Source document =
__________________________________________________
She Ran Crazy Fast. But Was It Too Fast?

Some questioned how Tobi Amusan shaved 0.08 seconds off 100-meter hurdles record
By Kate Seamons,  Newser Staff
Posted Jul 25, 2022 3:27 PM CDT

That Tobi Amusan of Nigeria won the women’s 100-meter hurdles Sunday at the world track and field championships in Eugene, Ore., wasn't a big shock. The 25-year-old has won big in the event at other games and finished fourth in the Tokyo Olympics last year. That she set a world record in the semifinal 90 minutes prior was far more jarring. Amusan ran it in 12.12 seconds. That's 0.28 seconds faster than her personal best and 0.08 seconds faster than the previous world record, set by American Kendra Harrison in 2016. The New York Times tries to explain just how massive that margin-shaving was: It's been more than 40 years since someone cut that much time for the world-record in the race; in recent years, it's been run faster, but in bits: by anywhere from 0.01 to 0.04 at a time.
__________________________________________________
(Image-based spatial reasoning material)

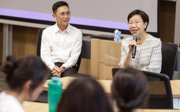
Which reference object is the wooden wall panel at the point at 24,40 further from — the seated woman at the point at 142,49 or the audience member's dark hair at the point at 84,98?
the audience member's dark hair at the point at 84,98

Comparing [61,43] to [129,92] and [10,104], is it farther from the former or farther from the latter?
[129,92]

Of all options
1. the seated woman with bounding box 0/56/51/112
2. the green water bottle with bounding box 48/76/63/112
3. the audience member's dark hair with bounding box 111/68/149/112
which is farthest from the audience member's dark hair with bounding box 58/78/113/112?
the green water bottle with bounding box 48/76/63/112

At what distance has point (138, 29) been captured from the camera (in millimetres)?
3535

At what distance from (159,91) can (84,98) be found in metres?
1.38

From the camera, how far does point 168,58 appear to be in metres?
3.60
__________________________________________________
Task list =
a – According to the article on Tobi Amusan's hurdles record, why was her win in the final of the women's 100-meter hurdles not a big shock?
b – Reproduce the stretch of the Amusan article from "That Tobi Amusan" through "0.04 at a time.".

Results of the tasks =
a – Amusan had already won big in the event at other games, and she finished fourth in the Tokyo Olympics the year before.

b –
That Tobi Amusan of Nigeria won the women’s 100-meter hurdles Sunday at the world track and field championships in Eugene, Ore., wasn't a big shock. The 25-year-old has won big in the event at other games and finished fourth in the Tokyo Olympics last year. That she set a world record in the semifinal 90 minutes prior was far more jarring. Amusan ran it in 12.12 seconds. That's 0.28 seconds faster than her personal best and 0.08 seconds faster than the previous world record, set by American Kendra Harrison in 2016. The New York Times tries to explain just how massive that margin-shaving was: It's been more than 40 years since someone cut that much time for the world-record in the race; in recent years, it's been run faster, but in bits: by anywhere from 0.01 to 0.04 at a time.